In a promotional interview for his new film, Nolan was asked by 60 Minutes where he saw his place in posterity. He replied: “I’d love to feel I added something to the body of work of all the filmmakers I have admired, and the great film history that’s developing. If I can play some part in moving the language forward somehow, that would be a great thing to be remembered for.” This is a typically modest statement from a director so embedded in the contemporary Hollywood industry that he is the incumbent president of the Directors Guild of America, but can also be parsed as justifying his place in the canon. 

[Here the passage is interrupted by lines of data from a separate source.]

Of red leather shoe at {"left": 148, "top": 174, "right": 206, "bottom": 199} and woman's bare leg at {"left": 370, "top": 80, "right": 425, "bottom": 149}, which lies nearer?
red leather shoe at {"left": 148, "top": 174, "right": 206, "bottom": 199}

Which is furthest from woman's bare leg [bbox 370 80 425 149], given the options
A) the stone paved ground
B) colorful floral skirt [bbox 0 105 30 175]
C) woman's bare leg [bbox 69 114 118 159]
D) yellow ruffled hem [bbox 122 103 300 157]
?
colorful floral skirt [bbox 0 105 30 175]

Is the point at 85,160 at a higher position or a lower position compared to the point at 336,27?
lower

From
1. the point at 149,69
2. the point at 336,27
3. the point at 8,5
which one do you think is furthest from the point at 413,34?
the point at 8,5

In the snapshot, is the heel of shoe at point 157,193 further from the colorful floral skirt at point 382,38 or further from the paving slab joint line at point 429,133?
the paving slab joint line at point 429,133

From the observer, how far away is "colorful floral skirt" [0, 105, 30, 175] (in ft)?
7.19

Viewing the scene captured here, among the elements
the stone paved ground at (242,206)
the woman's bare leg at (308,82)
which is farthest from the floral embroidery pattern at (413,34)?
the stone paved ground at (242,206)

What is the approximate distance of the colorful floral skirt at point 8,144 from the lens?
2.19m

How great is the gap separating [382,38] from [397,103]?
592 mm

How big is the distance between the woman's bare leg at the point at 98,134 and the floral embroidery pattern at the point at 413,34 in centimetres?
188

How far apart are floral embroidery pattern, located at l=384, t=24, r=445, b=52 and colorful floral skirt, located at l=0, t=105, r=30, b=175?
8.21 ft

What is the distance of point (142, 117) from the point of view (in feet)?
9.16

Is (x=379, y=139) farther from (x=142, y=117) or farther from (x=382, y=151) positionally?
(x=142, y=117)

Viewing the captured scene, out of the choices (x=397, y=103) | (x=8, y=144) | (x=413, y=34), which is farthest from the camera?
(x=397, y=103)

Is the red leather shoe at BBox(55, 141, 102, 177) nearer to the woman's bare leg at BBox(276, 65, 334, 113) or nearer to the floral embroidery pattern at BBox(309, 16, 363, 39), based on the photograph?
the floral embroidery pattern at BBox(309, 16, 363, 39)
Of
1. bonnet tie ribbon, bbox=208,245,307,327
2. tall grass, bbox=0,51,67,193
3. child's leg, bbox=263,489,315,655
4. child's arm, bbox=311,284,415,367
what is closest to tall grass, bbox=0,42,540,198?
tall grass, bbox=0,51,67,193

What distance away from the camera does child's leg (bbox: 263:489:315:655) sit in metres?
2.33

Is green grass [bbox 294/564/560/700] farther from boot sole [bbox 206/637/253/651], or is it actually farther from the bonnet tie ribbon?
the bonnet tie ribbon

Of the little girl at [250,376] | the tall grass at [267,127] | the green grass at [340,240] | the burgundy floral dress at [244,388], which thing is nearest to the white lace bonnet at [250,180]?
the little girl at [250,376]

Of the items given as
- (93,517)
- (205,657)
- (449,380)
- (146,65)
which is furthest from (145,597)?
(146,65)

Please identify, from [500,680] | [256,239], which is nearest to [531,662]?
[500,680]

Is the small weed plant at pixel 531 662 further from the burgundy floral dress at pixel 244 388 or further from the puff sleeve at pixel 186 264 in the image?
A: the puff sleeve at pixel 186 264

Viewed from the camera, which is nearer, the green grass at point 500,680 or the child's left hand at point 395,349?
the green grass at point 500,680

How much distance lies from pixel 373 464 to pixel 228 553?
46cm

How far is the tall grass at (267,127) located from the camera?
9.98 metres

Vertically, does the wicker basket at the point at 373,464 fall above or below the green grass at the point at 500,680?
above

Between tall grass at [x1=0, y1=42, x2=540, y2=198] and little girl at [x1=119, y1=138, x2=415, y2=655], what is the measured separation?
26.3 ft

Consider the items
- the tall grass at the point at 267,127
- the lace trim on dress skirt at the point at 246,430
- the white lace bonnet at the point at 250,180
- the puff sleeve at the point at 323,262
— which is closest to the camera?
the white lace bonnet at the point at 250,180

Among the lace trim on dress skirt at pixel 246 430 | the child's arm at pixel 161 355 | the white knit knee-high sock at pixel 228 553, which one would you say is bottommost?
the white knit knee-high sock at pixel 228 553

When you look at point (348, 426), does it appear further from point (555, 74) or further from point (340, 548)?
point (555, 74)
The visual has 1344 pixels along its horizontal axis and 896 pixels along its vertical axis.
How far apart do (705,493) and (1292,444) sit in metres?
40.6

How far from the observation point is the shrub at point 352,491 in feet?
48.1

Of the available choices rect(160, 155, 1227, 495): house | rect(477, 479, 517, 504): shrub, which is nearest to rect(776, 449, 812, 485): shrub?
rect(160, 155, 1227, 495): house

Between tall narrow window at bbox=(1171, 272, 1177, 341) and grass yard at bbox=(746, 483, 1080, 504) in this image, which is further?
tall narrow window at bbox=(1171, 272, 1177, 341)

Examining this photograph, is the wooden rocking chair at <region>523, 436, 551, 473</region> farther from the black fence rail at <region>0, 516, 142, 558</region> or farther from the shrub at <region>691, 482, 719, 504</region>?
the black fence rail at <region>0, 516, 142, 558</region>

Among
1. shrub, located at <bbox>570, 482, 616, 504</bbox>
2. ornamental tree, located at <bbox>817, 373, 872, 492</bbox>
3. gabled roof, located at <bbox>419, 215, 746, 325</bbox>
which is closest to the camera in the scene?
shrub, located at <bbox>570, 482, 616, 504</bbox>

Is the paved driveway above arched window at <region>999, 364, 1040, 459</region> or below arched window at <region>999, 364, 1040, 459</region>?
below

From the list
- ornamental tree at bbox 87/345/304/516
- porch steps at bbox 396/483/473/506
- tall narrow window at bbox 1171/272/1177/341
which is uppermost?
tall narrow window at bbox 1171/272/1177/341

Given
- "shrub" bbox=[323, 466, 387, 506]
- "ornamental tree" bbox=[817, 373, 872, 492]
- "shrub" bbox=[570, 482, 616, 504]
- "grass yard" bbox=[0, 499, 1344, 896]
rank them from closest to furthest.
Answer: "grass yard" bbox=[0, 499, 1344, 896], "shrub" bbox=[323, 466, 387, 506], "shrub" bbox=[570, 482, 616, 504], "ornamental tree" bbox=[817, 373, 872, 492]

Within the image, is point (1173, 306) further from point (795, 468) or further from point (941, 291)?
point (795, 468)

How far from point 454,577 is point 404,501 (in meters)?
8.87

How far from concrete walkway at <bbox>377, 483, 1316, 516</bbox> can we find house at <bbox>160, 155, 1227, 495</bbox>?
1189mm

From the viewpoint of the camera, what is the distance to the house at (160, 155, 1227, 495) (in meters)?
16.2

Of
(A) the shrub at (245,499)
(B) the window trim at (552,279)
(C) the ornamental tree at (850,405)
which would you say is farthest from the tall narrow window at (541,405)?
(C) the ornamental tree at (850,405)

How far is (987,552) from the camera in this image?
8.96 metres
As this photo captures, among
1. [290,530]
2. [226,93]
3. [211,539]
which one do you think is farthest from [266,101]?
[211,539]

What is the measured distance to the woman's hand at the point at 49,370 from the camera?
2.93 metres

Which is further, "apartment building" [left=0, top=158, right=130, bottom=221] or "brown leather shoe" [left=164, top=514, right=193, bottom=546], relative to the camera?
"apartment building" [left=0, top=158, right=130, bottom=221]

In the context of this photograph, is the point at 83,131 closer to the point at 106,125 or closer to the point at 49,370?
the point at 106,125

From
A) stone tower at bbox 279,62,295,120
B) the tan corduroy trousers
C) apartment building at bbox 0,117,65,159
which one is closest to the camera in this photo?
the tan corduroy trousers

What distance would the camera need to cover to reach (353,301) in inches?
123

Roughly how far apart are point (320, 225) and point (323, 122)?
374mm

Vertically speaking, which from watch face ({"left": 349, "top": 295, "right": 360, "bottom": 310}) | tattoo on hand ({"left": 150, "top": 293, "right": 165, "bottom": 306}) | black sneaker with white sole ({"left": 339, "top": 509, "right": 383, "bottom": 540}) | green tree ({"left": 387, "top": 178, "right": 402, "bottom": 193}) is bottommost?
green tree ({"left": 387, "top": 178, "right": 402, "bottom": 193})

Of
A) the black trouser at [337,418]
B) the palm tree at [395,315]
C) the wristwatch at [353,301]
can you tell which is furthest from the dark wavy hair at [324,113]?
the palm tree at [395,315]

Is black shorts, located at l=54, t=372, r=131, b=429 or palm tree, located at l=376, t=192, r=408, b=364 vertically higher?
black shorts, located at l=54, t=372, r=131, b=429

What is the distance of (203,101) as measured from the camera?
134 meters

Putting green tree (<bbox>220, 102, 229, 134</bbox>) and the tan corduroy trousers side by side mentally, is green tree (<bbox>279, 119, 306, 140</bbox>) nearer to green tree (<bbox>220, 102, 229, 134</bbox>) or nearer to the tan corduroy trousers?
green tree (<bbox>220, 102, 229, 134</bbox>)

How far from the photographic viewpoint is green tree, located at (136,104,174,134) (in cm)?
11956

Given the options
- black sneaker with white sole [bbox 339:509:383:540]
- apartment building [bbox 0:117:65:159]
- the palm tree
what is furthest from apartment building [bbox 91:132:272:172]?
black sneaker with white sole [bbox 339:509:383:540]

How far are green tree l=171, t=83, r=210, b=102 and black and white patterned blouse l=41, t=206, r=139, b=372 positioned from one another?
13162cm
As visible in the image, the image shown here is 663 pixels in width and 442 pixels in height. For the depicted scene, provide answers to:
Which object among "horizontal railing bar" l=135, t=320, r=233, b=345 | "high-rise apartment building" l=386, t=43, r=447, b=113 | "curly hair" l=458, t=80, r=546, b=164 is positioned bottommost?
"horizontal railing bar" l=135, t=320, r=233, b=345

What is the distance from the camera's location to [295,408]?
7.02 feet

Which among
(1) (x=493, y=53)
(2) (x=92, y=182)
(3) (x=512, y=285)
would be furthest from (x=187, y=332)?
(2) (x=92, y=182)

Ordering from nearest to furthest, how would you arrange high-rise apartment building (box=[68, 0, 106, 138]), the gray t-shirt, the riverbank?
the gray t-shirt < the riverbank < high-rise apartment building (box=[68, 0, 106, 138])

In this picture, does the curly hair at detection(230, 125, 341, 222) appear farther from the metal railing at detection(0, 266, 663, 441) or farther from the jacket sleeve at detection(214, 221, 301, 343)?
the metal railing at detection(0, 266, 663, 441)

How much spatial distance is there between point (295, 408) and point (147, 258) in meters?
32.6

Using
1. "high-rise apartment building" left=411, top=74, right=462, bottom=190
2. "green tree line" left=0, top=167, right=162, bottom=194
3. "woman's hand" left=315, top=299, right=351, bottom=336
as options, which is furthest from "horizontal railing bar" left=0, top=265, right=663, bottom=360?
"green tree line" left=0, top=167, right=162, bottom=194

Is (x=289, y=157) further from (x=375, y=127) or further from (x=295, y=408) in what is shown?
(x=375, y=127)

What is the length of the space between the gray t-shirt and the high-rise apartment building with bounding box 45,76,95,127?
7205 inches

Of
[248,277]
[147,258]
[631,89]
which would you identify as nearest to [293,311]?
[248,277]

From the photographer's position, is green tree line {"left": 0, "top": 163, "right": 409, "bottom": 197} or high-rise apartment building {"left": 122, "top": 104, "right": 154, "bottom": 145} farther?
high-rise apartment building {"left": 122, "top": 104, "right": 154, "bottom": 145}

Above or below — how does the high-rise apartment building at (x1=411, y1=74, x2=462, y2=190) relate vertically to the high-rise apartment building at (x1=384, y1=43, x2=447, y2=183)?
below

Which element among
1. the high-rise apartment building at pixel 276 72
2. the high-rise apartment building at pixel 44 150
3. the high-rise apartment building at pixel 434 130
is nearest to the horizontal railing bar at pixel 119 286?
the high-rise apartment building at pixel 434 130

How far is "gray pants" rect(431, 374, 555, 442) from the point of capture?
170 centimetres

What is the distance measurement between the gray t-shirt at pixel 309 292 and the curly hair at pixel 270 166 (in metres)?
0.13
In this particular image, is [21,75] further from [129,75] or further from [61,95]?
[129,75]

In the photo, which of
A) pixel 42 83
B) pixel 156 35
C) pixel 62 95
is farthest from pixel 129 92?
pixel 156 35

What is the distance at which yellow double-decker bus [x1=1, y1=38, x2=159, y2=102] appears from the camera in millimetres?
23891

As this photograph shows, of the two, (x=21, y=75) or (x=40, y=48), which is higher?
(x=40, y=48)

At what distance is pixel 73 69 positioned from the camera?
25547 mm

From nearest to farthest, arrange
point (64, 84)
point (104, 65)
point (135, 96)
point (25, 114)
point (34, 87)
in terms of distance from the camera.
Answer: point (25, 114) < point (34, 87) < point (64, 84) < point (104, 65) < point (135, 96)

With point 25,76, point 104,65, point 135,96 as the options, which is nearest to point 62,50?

Nolan may not quite be the Homeric hero he so clearly wishes to be, but he has displayed a similar level of cunning—some might call it opportunism—to the Ithacan king. He constructs his very own Trojan horses, smuggling often deeply avant-garde concerns into his pictures via the palatable medium of mainstream entertainment; in the arduous, eventful (although always on budget and on time) shooting schedules for his pictures, he resembles Odysseus aboard his ship, cajoling or exhorting his men.

Should he manage to negotiate his latest picture around the Scylla of the critics and the Charybdis of paying audiences to come out on top once again, few would begrudge him the satisfaction of a similarly triumphant return to home and hearth, even as the vengeful deities of AI and streaming services threaten the industry that he loves.